Tudo isso foi reafirmado pelo Decreto Nº. 3.956, de 8 de Outubro de 2001, que promulga a Convenção Interamericana para a Eliminação de Todas as Formas de Discriminação contra as Pessoas com Deficiência - Declaração da Guatemala.

Formular políticas públicas que promovam transformações nos sistemas educacionais, de modo a não excluir nenhum de seus alunos, é levar em consideração, além da legislação vigente, os marcos legais dos movimentos internacionais, para fazer elegível a inclusão como

uma responsabilidade coletiva, assegurando o acesso de todas as crianças e jovens à educação básica.

A educação inclusiva propõe mudanças não só na política, mas essencialmente, na prática educativa, na aceitação da diversidade, na provisão de serviços de apoio, promovendo assim oportunidade aos alunos que apresentam necessidades educacionais especiais, de freqüentarem a mesma escola, juntamente com as crianças de sua comunidade, de obterem sucesso na aprendizagem, sem sofrer nenhum tipo de discriminação (SALAMANCA, 1994).

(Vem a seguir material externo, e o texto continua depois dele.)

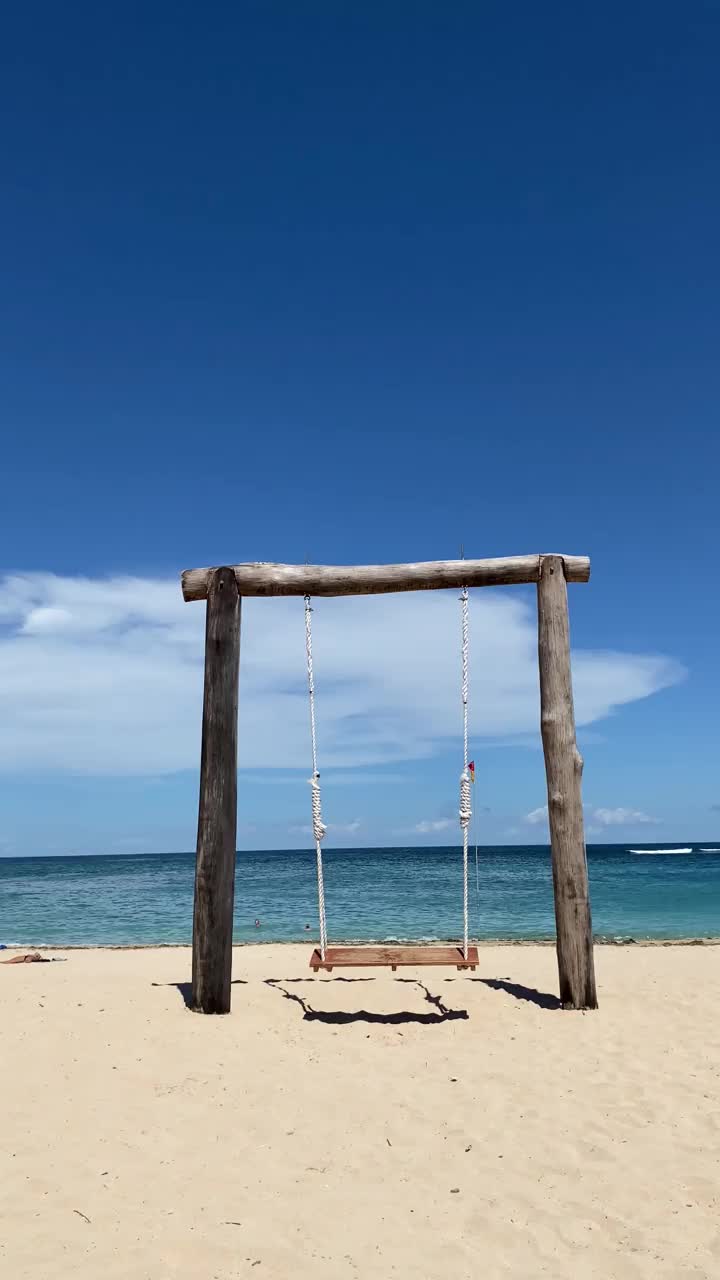 沙滩上的蓝天衬托着空秋千。视频素材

Nessa perspectiva, a sociedade precisa conhecer o universo da criança com necessidades educacionais especiais associadas a algum tipo de deficiência ou não, para entendê-la e atender suas necessidades específicas. Somente assim poderá proporcionar a ela o desenvolvimento de suas potencialidades e uma infância feliz (MONTE, 2005).

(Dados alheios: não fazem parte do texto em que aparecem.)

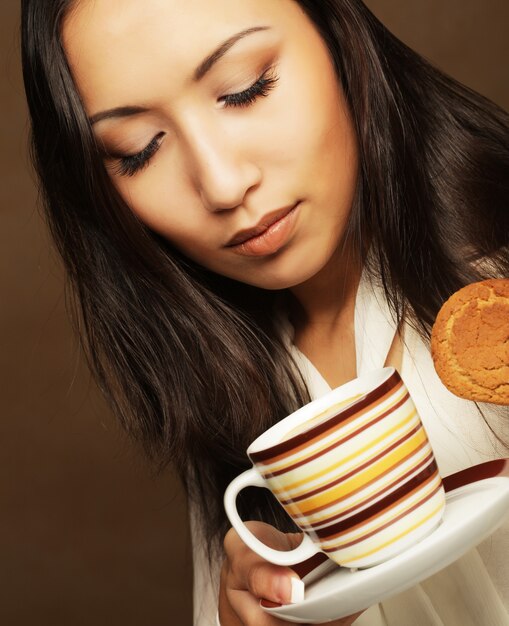 Azjatycka kobieta z kawą i ciastkami.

Segundo Mantoan (2003, p. 60) “Não se pode encaixar um projeto novo, como é o caso da inclusão, em uma velha matriz de concepção”. Daí a necessidade de se recriar ou ressignificar as escolas. Por este motivo, a inclusão abre possibilidades para o aperfeiçoamento da educação escolar, beneficiando a todos os alunos, com e sem deficiência.

As escolas foram construídas sob a perspectiva de educação clássica, focalizada na instrução e na reprodução de conteúdos curriculares. Com a proposta da educação inclusiva, há necessidade de mudanças para atender à diversidade de todos os alunos. Essas mudanças requerem inovações que provoquem na educação transformações de cunho cultural (MANTOAN, 2003).

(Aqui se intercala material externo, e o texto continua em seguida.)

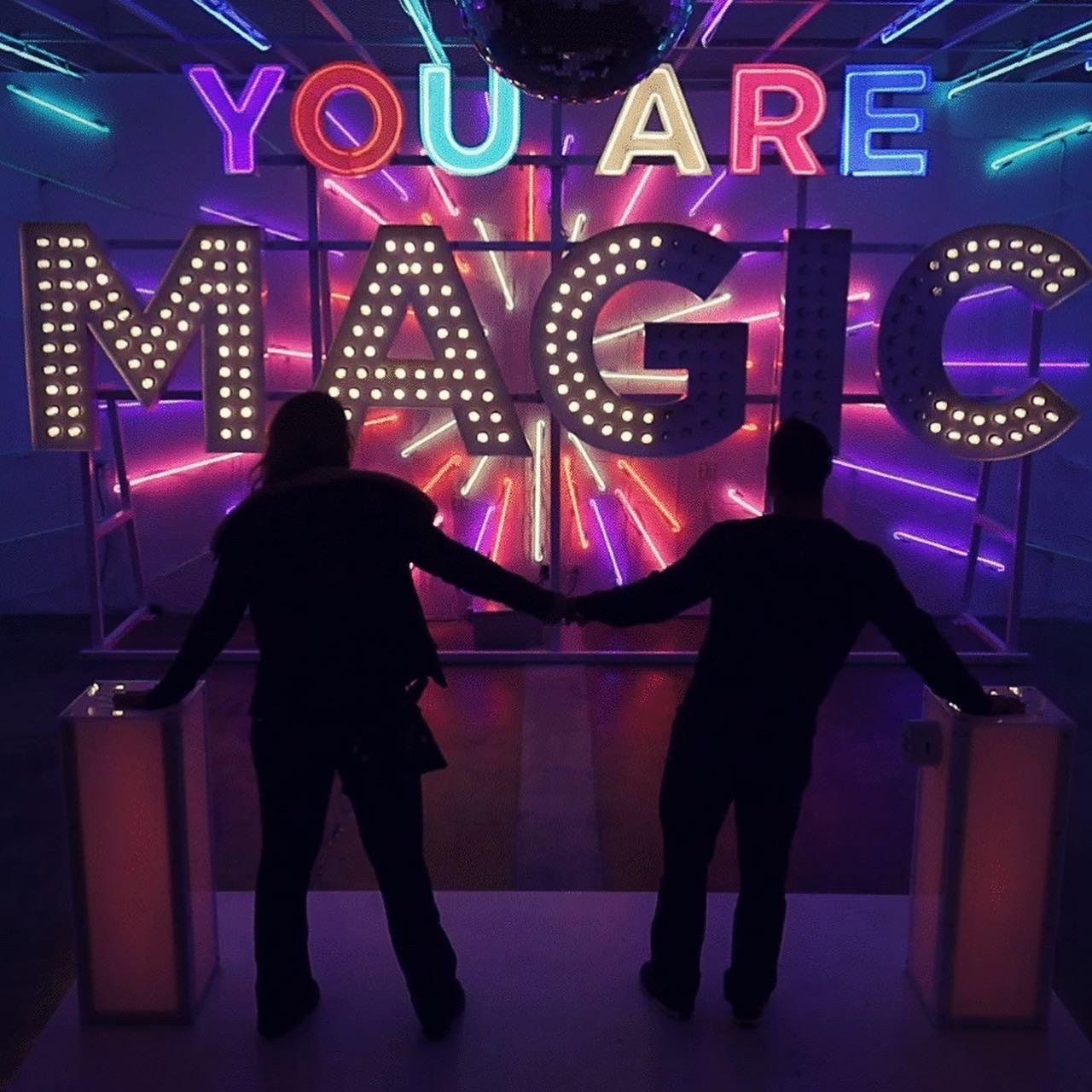 If we held hands and touched the pillars together, we connected a circuit that made this entire room light up like magic!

Nessa perspectiva da educação aberta às diferenças, Mantoan (2003) refere-se à importância da formação inicial ser generalista para todos os professores, com vista a ressignificar o papel da prática pedagógica e da escola, reforçando a aspiração de se formar um

sistema que ofereça educação para todos, eliminando em grande parte as dificuldades expressas pelos professores do ensino regular. Essa proposta poderia gerar uma reforma educacional mais ampla e mais rápida.